» **Provided information**
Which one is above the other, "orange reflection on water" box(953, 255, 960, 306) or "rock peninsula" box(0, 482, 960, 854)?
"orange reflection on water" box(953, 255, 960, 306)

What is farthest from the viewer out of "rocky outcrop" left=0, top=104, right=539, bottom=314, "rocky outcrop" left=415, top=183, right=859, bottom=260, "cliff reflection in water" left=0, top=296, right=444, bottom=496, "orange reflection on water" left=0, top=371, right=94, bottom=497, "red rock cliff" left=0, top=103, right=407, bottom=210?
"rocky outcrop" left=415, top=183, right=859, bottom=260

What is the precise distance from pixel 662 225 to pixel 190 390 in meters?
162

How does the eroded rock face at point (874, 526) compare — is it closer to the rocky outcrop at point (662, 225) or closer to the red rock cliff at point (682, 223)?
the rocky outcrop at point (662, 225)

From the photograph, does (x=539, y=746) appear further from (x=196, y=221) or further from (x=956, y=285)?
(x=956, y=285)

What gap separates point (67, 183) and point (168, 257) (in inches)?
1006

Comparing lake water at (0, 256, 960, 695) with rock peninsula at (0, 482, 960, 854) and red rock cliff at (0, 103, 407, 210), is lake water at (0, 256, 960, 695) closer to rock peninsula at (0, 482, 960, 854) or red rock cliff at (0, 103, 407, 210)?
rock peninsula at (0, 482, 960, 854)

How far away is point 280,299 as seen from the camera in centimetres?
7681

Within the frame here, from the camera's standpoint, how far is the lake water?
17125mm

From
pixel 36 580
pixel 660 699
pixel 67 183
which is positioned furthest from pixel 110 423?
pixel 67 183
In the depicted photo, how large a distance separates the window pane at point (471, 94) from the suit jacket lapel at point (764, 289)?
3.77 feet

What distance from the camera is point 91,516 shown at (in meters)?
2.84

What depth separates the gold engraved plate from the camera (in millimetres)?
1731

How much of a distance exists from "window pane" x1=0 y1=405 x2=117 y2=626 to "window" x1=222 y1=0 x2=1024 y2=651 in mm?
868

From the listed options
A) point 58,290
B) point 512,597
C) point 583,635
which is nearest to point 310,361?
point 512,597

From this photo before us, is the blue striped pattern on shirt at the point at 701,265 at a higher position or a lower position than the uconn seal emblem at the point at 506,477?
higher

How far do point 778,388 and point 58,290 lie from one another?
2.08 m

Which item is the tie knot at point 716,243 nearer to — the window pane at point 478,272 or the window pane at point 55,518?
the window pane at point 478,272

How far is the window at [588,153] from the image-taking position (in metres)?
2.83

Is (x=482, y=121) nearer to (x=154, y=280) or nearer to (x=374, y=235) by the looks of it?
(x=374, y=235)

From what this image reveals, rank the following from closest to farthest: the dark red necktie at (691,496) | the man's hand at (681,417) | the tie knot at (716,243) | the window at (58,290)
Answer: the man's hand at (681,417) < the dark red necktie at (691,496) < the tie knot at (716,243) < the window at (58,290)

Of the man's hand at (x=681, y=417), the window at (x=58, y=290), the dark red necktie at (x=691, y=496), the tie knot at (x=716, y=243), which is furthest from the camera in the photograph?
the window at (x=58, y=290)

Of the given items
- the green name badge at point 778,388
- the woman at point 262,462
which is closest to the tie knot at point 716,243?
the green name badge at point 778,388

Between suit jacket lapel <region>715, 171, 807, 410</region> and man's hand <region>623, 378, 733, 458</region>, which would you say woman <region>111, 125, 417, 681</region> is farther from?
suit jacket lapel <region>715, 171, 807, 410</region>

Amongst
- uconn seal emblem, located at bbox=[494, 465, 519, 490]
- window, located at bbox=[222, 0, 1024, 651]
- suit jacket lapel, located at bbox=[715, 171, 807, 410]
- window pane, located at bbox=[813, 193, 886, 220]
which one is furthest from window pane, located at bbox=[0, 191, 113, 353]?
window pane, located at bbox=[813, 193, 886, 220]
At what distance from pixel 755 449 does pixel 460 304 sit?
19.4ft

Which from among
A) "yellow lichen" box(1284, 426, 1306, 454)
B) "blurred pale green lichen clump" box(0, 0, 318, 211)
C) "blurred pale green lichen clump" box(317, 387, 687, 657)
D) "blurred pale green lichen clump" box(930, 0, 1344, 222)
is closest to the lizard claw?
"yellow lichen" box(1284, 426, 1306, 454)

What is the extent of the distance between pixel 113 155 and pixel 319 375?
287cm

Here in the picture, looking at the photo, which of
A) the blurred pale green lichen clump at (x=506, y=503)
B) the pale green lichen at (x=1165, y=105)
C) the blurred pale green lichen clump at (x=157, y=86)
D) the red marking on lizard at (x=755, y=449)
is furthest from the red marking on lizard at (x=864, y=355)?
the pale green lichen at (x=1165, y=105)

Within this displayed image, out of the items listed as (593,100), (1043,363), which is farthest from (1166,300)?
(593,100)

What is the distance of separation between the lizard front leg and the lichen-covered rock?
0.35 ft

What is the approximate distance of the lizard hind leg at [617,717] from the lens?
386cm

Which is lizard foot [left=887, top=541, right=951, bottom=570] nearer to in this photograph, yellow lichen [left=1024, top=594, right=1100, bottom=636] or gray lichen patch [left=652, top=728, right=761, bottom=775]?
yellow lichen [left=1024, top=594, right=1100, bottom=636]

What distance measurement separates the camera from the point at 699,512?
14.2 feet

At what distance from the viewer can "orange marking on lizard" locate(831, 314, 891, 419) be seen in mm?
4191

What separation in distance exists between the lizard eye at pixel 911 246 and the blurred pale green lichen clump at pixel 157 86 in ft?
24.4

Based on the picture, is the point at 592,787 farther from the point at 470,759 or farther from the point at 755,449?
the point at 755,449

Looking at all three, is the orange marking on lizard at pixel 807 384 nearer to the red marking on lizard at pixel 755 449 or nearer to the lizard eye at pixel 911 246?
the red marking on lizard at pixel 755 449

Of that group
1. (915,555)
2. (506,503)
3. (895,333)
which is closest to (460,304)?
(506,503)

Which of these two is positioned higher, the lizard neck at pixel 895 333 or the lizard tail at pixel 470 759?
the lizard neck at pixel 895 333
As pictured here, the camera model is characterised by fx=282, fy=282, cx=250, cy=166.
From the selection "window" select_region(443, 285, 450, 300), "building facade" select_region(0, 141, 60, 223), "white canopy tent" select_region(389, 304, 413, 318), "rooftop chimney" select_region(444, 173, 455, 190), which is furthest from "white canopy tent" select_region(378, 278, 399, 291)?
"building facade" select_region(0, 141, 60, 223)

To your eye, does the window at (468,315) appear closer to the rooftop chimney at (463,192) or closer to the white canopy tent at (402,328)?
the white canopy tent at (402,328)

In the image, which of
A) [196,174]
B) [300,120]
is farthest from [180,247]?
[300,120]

» **Set exercise**
Copy each line of the data above without altering a single character.

» **The answer**
Which one is above the other, "orange reflection on water" box(953, 255, 960, 306) or "rock peninsula" box(0, 482, 960, 854)?
"orange reflection on water" box(953, 255, 960, 306)

What is farthest from the viewer out of "rocky outcrop" left=0, top=104, right=539, bottom=314, "rocky outcrop" left=415, top=183, right=859, bottom=260, "cliff reflection in water" left=0, top=296, right=444, bottom=496, "orange reflection on water" left=0, top=371, right=94, bottom=497, "red rock cliff" left=0, top=103, right=407, bottom=210?
"rocky outcrop" left=415, top=183, right=859, bottom=260

What is the precise distance from pixel 662 225 to pixel 190 390 in meters?
162

How does the eroded rock face at point (874, 526) compare — is it closer to the rocky outcrop at point (662, 225) or closer to the red rock cliff at point (682, 223)?
the rocky outcrop at point (662, 225)

From the photograph, does (x=539, y=746) appear further from (x=196, y=221) or further from (x=956, y=285)?
(x=956, y=285)

What gap separates point (67, 183) and point (168, 257) (in inches)?
1006

Comparing lake water at (0, 256, 960, 695) with rock peninsula at (0, 482, 960, 854) and red rock cliff at (0, 103, 407, 210), is lake water at (0, 256, 960, 695) closer to rock peninsula at (0, 482, 960, 854) or red rock cliff at (0, 103, 407, 210)?
rock peninsula at (0, 482, 960, 854)

How far away is point 280,299 as seen from the camera in centimetres?
7681

Within the frame here, from the camera's standpoint, how far is the lake water?
17125mm

From
pixel 36 580
pixel 660 699
pixel 67 183
which is positioned furthest from pixel 110 423?
pixel 67 183
In the depicted photo, how large a distance separates the window pane at point (471, 94) from the suit jacket lapel at point (764, 289)?
3.77 feet

What distance from the camera is point 91,516 shown at (in meters)?
2.84

What depth separates the gold engraved plate from the camera (in millimetres)?
1731

How much of a distance exists from "window pane" x1=0 y1=405 x2=117 y2=626 to "window" x1=222 y1=0 x2=1024 y2=651 in mm?
868

From the listed options
A) point 58,290
B) point 512,597
C) point 583,635
which is nearest to point 310,361?
point 512,597

From this photo before us, is the blue striped pattern on shirt at the point at 701,265 at a higher position or a lower position than the uconn seal emblem at the point at 506,477?
higher

How far do point 778,388 and point 58,290 lie from one another?
2.08 m

Which item is the tie knot at point 716,243 nearer to — the window pane at point 478,272 or the window pane at point 55,518?
the window pane at point 478,272

How far is the window at [588,153] from the image-taking position (in metres)?
2.83

Is (x=482, y=121) nearer to (x=154, y=280) or nearer to (x=374, y=235) by the looks of it?
(x=374, y=235)

From what this image reveals, rank the following from closest to farthest: the dark red necktie at (691,496) | the man's hand at (681,417) | the tie knot at (716,243) | the window at (58,290)
Answer: the man's hand at (681,417) < the dark red necktie at (691,496) < the tie knot at (716,243) < the window at (58,290)

Of the man's hand at (x=681, y=417), the window at (x=58, y=290), the dark red necktie at (x=691, y=496), the tie knot at (x=716, y=243), which is furthest from the camera in the photograph?
the window at (x=58, y=290)

Of the given items
- the green name badge at point 778,388
- the woman at point 262,462
which is closest to the tie knot at point 716,243?
the green name badge at point 778,388

Between suit jacket lapel <region>715, 171, 807, 410</region> and man's hand <region>623, 378, 733, 458</region>, which would you say woman <region>111, 125, 417, 681</region> is farther from?
suit jacket lapel <region>715, 171, 807, 410</region>

Amongst
- uconn seal emblem, located at bbox=[494, 465, 519, 490]
- window, located at bbox=[222, 0, 1024, 651]
- suit jacket lapel, located at bbox=[715, 171, 807, 410]
- window pane, located at bbox=[813, 193, 886, 220]
which one is furthest from window pane, located at bbox=[0, 191, 113, 353]?
window pane, located at bbox=[813, 193, 886, 220]
At what distance from pixel 755 449 does pixel 460 304 sit?
19.4ft

Which from among
A) "yellow lichen" box(1284, 426, 1306, 454)
B) "blurred pale green lichen clump" box(0, 0, 318, 211)
C) "blurred pale green lichen clump" box(317, 387, 687, 657)
D) "blurred pale green lichen clump" box(930, 0, 1344, 222)
is closest to the lizard claw?
"yellow lichen" box(1284, 426, 1306, 454)

What is the extent of the distance between pixel 113 155 and pixel 319 375?
287cm

Here in the picture, looking at the photo, which of
A) the blurred pale green lichen clump at (x=506, y=503)
B) the pale green lichen at (x=1165, y=105)
C) the blurred pale green lichen clump at (x=157, y=86)
D) the red marking on lizard at (x=755, y=449)
is furthest from the red marking on lizard at (x=864, y=355)?
the pale green lichen at (x=1165, y=105)

Within this displayed image, out of the items listed as (593,100), (1043,363), which is farthest from (1166,300)?
(593,100)

What is the distance of separation between the lizard front leg and the lichen-covered rock?
0.35 ft

What is the approximate distance of the lizard hind leg at [617,717] from the lens?
386cm

Which is lizard foot [left=887, top=541, right=951, bottom=570] nearer to in this photograph, yellow lichen [left=1024, top=594, right=1100, bottom=636] or gray lichen patch [left=652, top=728, right=761, bottom=775]?
yellow lichen [left=1024, top=594, right=1100, bottom=636]

What distance measurement separates the camera from the point at 699,512?
14.2 feet

At what distance from the viewer can "orange marking on lizard" locate(831, 314, 891, 419) be seen in mm?
4191

What separation in distance exists between the lizard eye at pixel 911 246 and the blurred pale green lichen clump at pixel 157 86 in ft?
24.4

Based on the picture, is the point at 592,787 farther from the point at 470,759 or farther from the point at 755,449?
the point at 755,449

Looking at all three, is the orange marking on lizard at pixel 807 384 nearer to the red marking on lizard at pixel 755 449 or nearer to the lizard eye at pixel 911 246?
the red marking on lizard at pixel 755 449

Of that group
1. (915,555)
2. (506,503)
3. (895,333)
which is closest to (460,304)?
(506,503)

Which of these two is positioned higher, the lizard neck at pixel 895 333 or the lizard tail at pixel 470 759?
the lizard neck at pixel 895 333
As pictured here, the camera model is characterised by fx=282, fy=282, cx=250, cy=166.
From the selection "window" select_region(443, 285, 450, 300), "building facade" select_region(0, 141, 60, 223), "white canopy tent" select_region(389, 304, 413, 318), "rooftop chimney" select_region(444, 173, 455, 190), which is furthest from "white canopy tent" select_region(378, 278, 399, 291)?
"building facade" select_region(0, 141, 60, 223)

To your eye, does the window at (468,315) appear closer to the rooftop chimney at (463,192) or closer to the white canopy tent at (402,328)?
the white canopy tent at (402,328)

In the image, which of
A) [196,174]
B) [300,120]
is farthest from [180,247]?
[300,120]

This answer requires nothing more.